Erdogan accuses West of ‘double standards’ on freedom of media
ANKARA (AA) – Türkiye’s President Recep Tayyip Erdogan on Wednesday accused the West of adopting “double standards” on freedom of media.
Speaking at the 7th Anatolian Media Awards ceremony in the capital Ankara, Erdogan said: “Those accusing Türkiye of censorship remain silent about those (Twitter) doing real censorship.
“We are witnessing the same double standard in the process of a social media company, which has been recently taken over,” Erdogan said, alluding to Twitter and the recent release of its internal files.
He added: “With whom this social media platform, which supposedly never compromises on freedom and personal privacy, does business, what it serves behind the scenes, and how it censors people and ideas that it does not like are revealed one by one.”

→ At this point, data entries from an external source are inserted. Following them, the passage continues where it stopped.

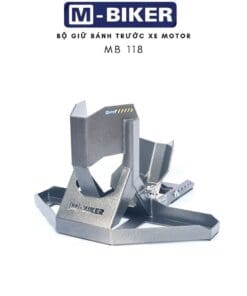 Kẹp bánh cao cấp MB118 Ben nâng bánh trước Ben nâng cố định xe máy xe motor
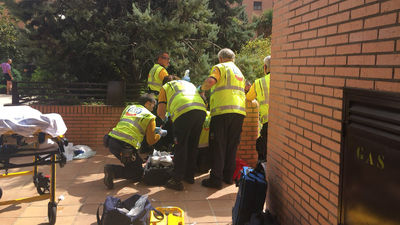 Fallece el hombre tiroteado ayer en Usera por un presunto ajuste de cuentas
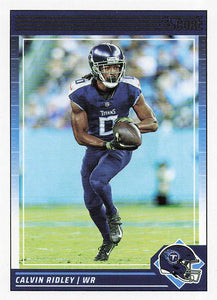 2024 Score Football Calvin Ridley #132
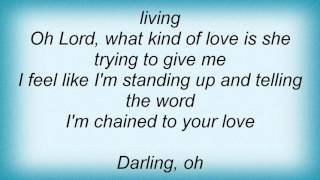 16196 Otis Redding - Chained And Bound Lyrics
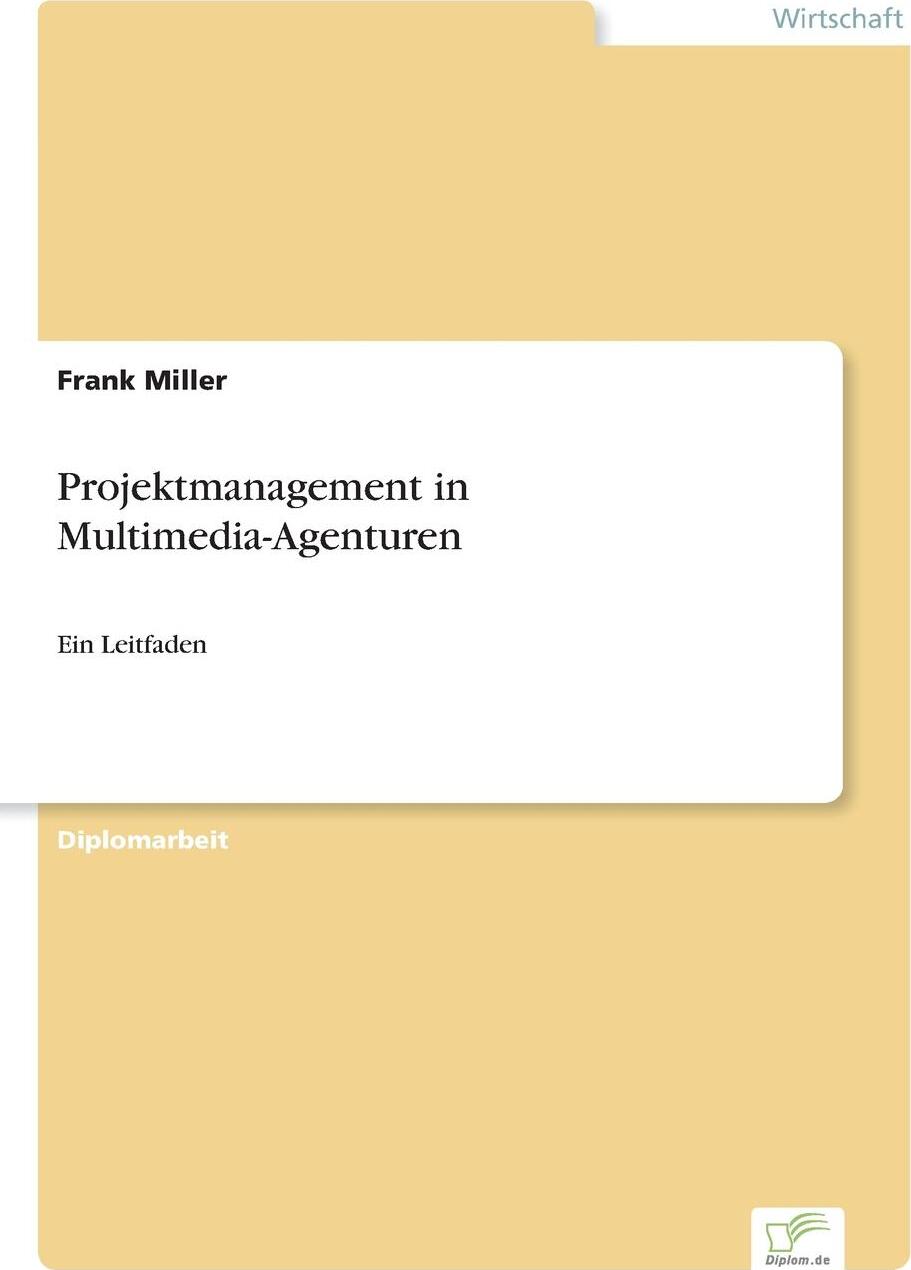 фото Projektmanagement in Multimedia-Agenturen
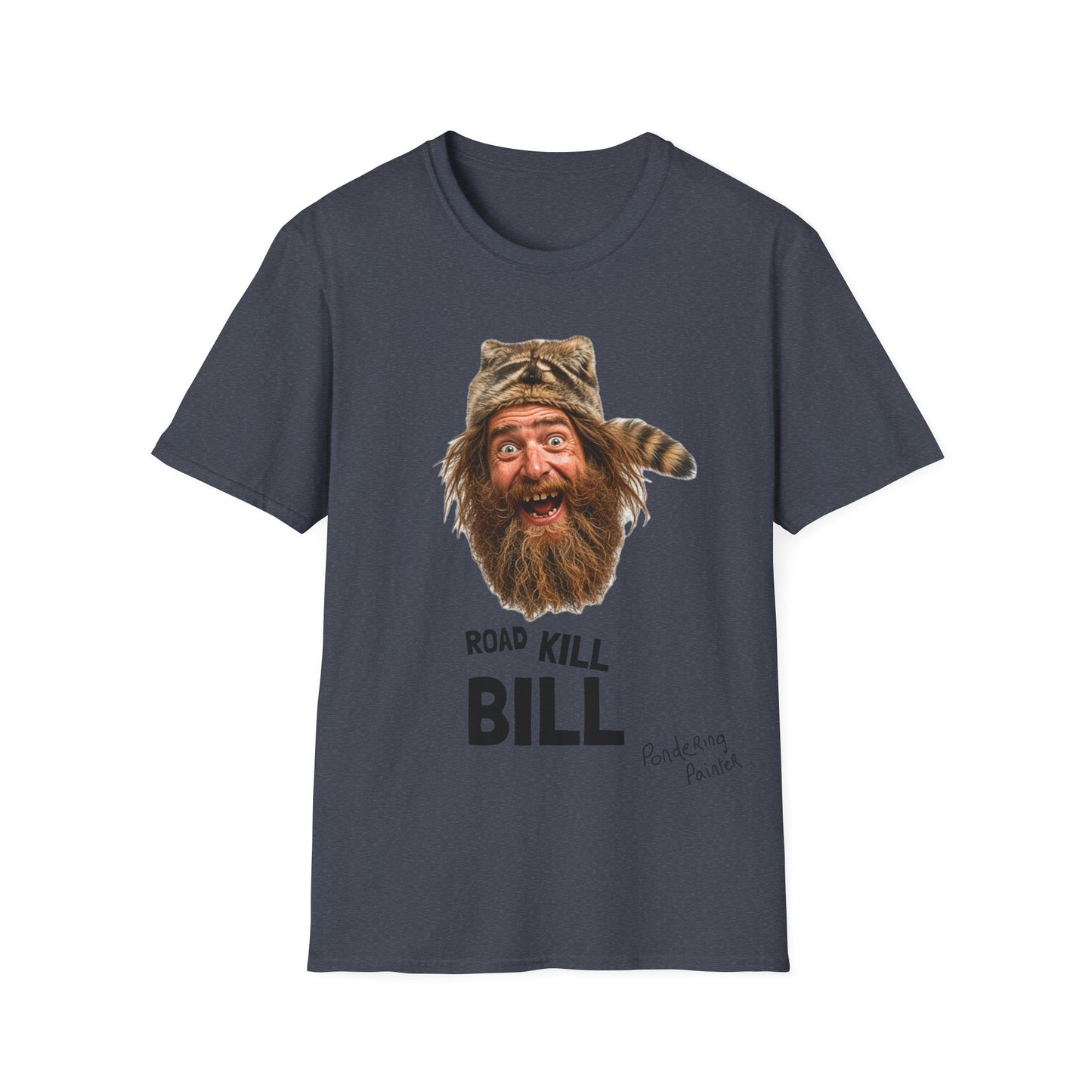Road Kill Bill T-SHIRT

He said international media and human rights organizations were silent on such scandals.
“Those who usurped the right of communication of billions of people continue to talk about democracy and freedoms as if nothing happened,” he said.
Referring to the 2013 Gezi Park protests, the Turkish president said those who tried to present “looters in Türkiye as heroes, defined the demonstrators as terrorists when similar events took place in Paris and Washington.”
He went on to say: “We have not seen or heard of any international media outlets calling the ‘yellow vest’ protesters who set the French streets on fire as apostles of democracy, and those who raided the US Capitol building with guns as freedom fighters.”